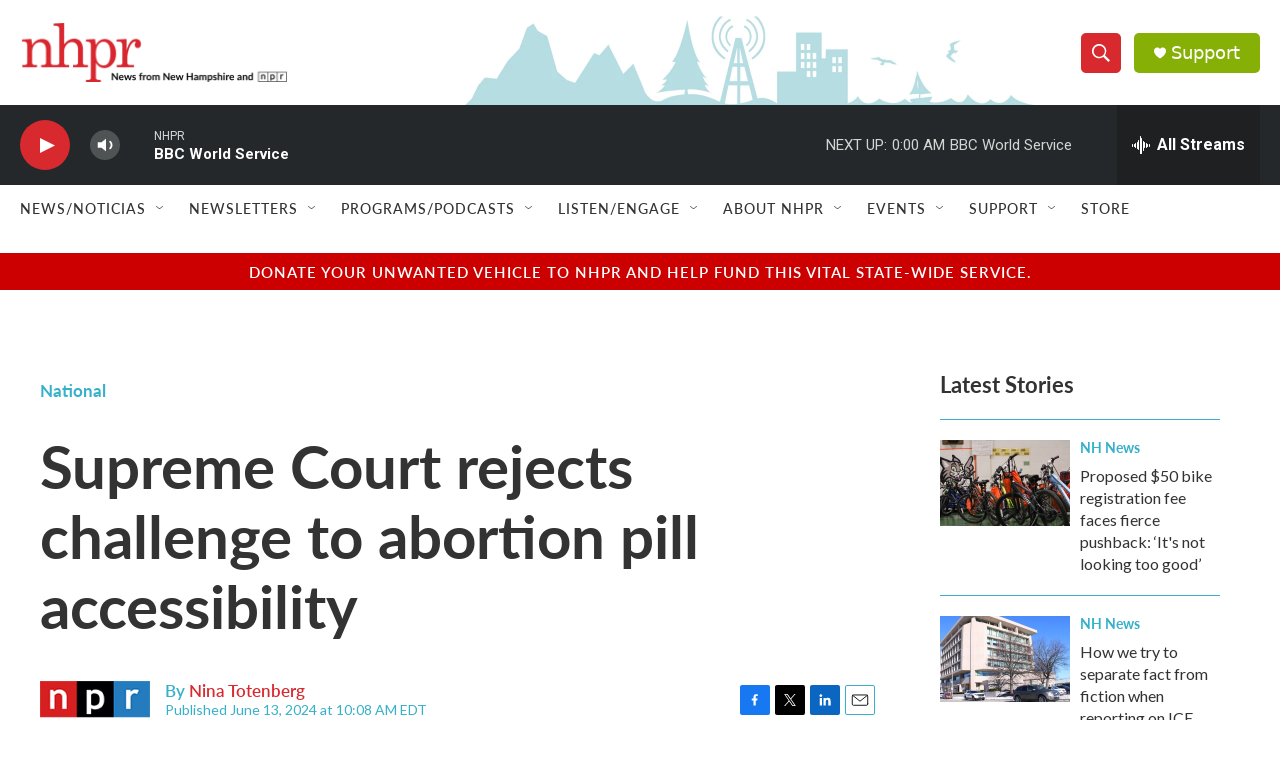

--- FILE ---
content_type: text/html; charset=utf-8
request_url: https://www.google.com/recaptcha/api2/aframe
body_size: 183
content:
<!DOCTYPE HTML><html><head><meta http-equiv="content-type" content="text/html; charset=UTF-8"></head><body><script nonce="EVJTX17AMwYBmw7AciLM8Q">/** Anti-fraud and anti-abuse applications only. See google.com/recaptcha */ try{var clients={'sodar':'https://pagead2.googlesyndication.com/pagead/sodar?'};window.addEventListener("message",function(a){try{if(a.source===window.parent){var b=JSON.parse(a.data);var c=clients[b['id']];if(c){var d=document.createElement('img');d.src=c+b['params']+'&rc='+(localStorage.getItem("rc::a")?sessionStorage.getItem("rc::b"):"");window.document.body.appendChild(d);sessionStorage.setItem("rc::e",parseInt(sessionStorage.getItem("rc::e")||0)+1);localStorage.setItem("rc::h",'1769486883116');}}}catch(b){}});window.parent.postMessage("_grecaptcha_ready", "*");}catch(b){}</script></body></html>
= = =
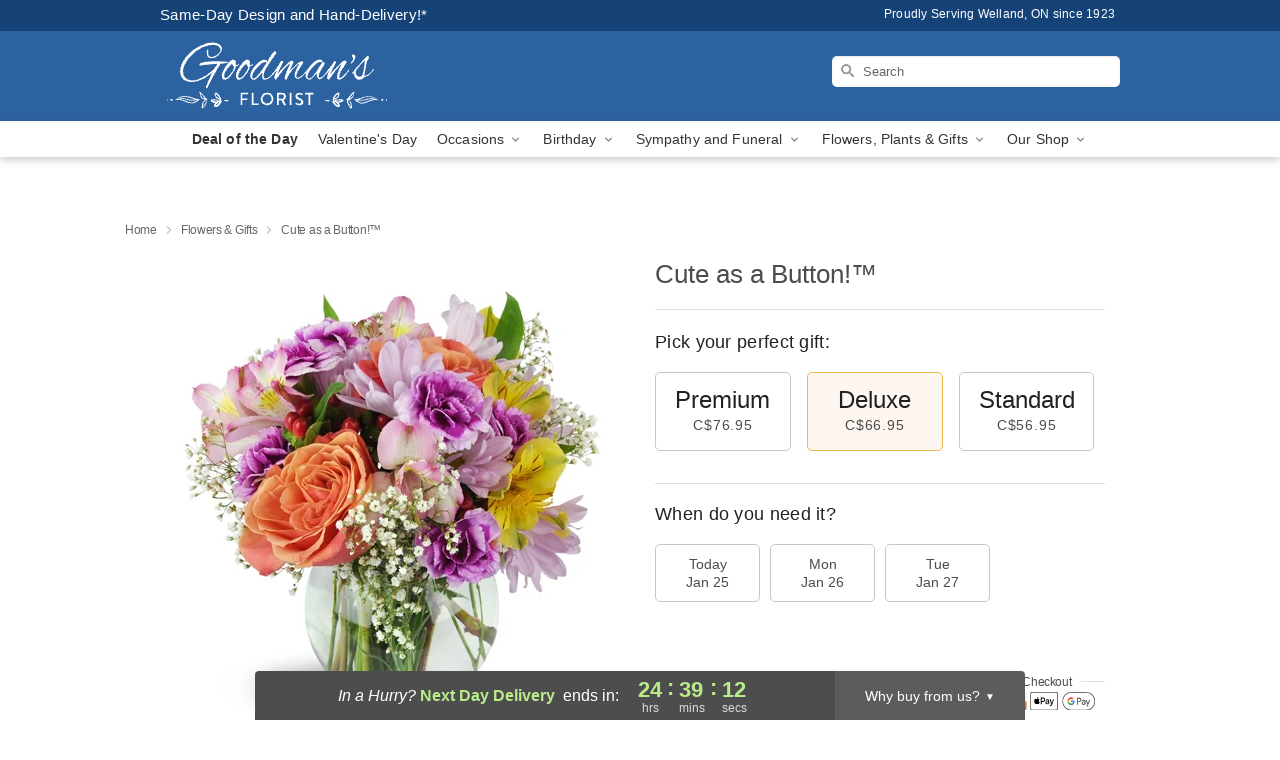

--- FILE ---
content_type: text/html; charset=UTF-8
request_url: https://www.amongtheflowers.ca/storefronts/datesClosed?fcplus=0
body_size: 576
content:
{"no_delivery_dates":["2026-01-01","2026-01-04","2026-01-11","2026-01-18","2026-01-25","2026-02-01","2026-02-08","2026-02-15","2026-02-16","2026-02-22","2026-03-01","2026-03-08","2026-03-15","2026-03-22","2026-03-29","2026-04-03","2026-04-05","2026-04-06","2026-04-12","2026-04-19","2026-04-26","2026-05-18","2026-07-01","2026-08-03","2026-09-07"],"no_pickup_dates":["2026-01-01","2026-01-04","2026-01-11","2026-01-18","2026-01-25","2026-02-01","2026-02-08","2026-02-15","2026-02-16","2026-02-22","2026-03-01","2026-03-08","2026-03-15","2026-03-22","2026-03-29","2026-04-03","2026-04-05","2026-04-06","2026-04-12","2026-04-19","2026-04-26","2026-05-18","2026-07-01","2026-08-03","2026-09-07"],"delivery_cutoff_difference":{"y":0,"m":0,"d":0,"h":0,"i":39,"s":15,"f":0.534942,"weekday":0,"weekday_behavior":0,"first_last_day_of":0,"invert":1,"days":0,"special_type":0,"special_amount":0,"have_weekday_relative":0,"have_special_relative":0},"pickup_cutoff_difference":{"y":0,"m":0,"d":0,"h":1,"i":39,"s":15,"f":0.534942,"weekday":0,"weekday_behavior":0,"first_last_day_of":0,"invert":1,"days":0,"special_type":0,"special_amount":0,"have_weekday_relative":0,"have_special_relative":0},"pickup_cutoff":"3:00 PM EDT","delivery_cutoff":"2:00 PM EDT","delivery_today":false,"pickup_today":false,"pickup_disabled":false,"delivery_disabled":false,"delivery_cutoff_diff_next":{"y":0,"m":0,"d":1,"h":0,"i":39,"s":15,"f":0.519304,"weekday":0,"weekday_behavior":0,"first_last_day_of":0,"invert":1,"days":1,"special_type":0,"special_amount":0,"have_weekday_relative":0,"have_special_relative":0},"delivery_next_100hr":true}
= = =
In the listing above, how many lines include the string "recaptcha"? Say only the number.

OUTPUT BELOW: 2